» **Written exercise**
Format each line of the records below as a JSON list of strings, one string per line, leaving out blank lines.
--*--
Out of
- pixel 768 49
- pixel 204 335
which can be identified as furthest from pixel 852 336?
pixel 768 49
--*--
» **Reply to the exercise**
[
  "Out of",
  "- pixel 768 49",
  "- pixel 204 335",
  "which can be identified as furthest from pixel 852 336?",
  "pixel 768 49"
]